> [Supplied text]
::::::::::
Spring 2022 Undergraduate Courses

Department of Music
Spring 2022 Undergraduate Course Offerings

For a complete listing of course descriptions, please see Cornell Courses of Study Catalog: http://courses.cornell.edu/

For a complete listing of Spring 2022 times and courses please see Cornell Course and Room Roster: https://classes.cornell.edu/browse/roster/SP22

Music Majors may enhance the following courses with additional content and an extra credit by enrolling concurrently in MUSIC 3901, in which case the course may requirement: MUSIC 2221, 2311, 2330

Performance course information is available at https://music.cornell.edu/performance

Music 1100: Elements of Musical Notation

Staff.   Section 1: 1/31 to 2/25    Section 2: 3/16 to 4/18   MWF 8:00-8:50

This four-week course, given twice in the semester (starting on the 2nd and 8th weeks), fulfills the requirement of basic pitch, rhythm, and score-reading skills needed for some introductory courses and 2000-level courses with prerequisites. 1 credit (4 weeks)

Music 1105: Building Musical Skills

J. Spinazzola. (LA-AS, ALC-AS)  MW 12:25-1:15

This course is designed to develop and strengthen your fundamental musical skills through embodied music interaction. You will compose, improvise, listen, and perform. You will use fundamental musical materials such as chords, melodies, and rhythms, and learn to notate music with accepted systems and describe it with appropriate terminologies. Using your voice, the keyboard, and other instruments, you will stimulate your creativity, refine your listening skills, and put your ideas into practice. The course will address music-making from a diverse set of cultures and traditions, and the skills you acquire will be transferrable to a wide range of applications. 3 credits.
::::::::::
> [Set of tasks]
[1] In the course listing, on which days and at what time does Music 1105 meet?
[2] From the course listing, copy word for word the passage that begins with the words containing "This course is" and ends with "applications. 3 credits.".

> [Provided material]
::::::::::
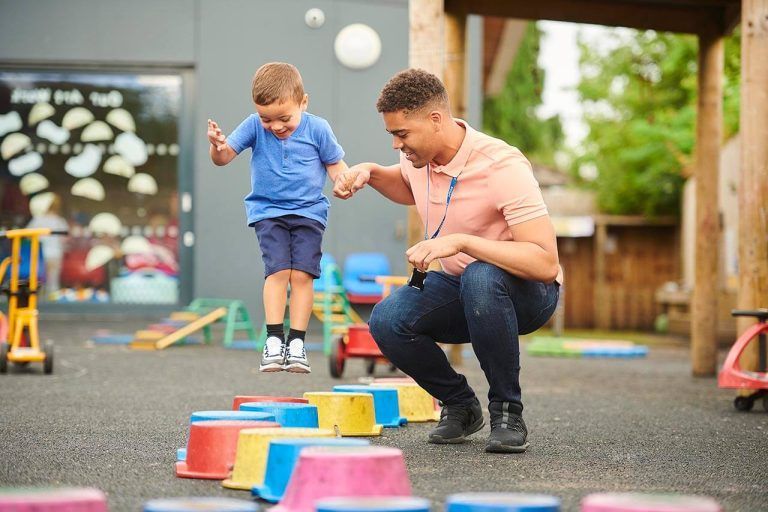 Male nursery worker holding a boy's hand as he jumps on stepping blocks in a playground.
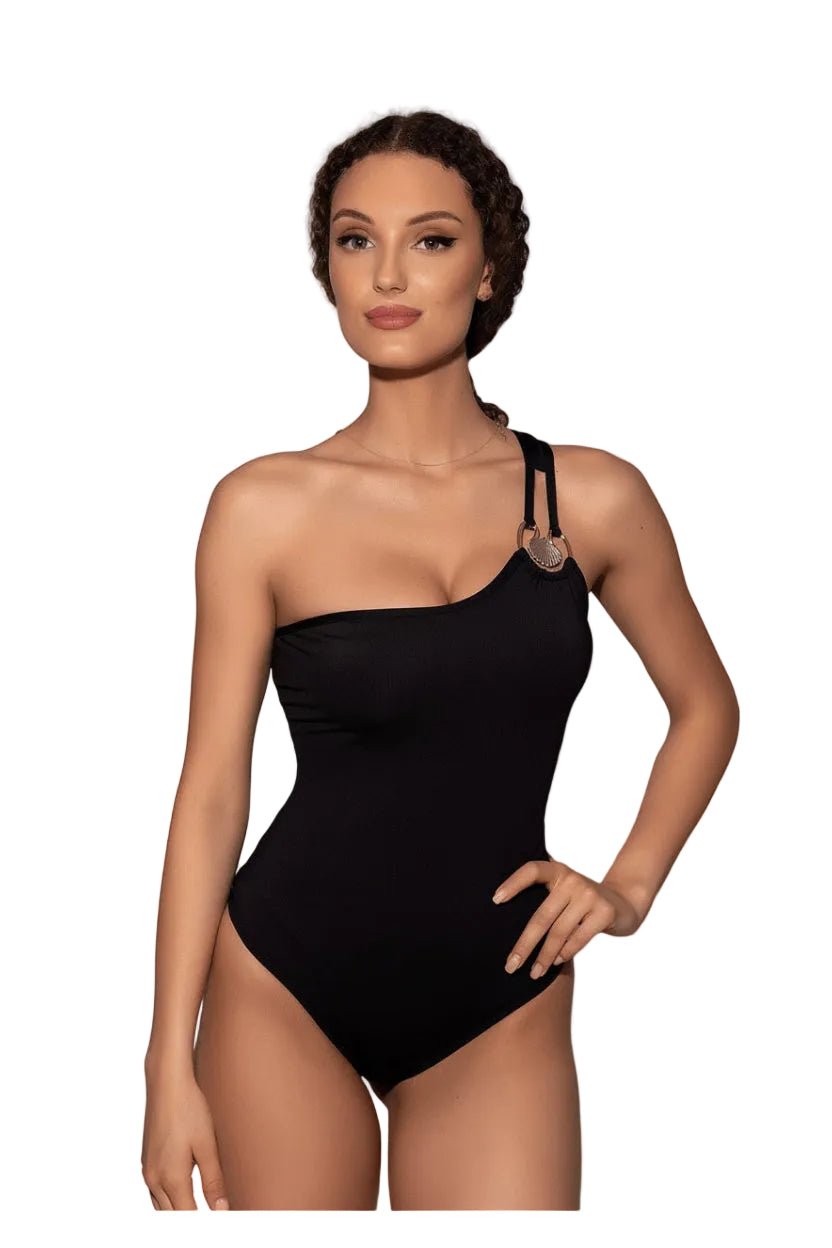 Woman wearing a black one-shoulder swimsuit on a white background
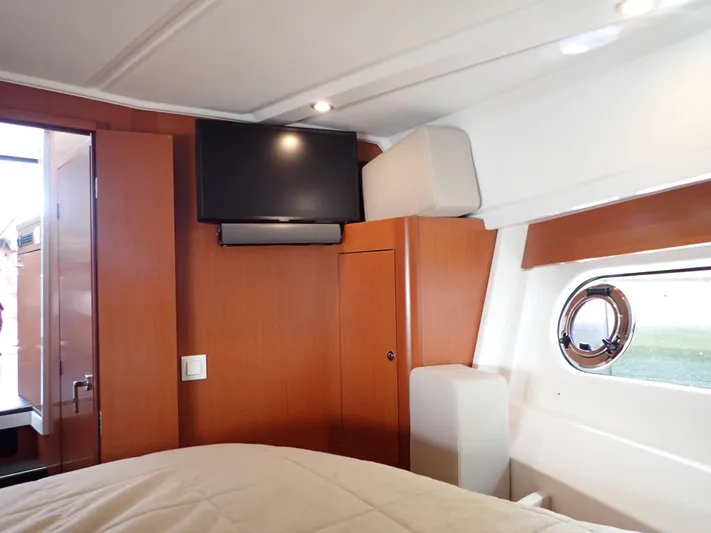 Blue Bird Yacht Photos Pics Interior cabin of 2017 Beneteau Swift Trawler 30 with TV and porthole window.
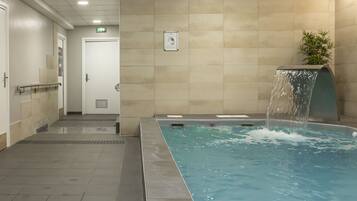 Une piscine agrémentée d’une cascade, une porte et un panneau fixé au mur.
::::::::::
> [Answer list]
[1] Mondays and Wednesdays, 12:25-1:15.

[2]
This course is designed to develop and strengthen your fundamental musical skills through embodied music interaction. You will compose, improvise, listen, and perform. You will use fundamental musical materials such as chords, melodies, and rhythms, and learn to notate music with accepted systems and describe it with appropriate terminologies. Using your voice, the keyboard, and other instruments, you will stimulate your creativity, refine your listening skills, and put your ideas into practice. The course will address music-making from a diverse set of cultures and traditions, and the skills you acquire will be transferrable to a wide range of applications. 3 credits.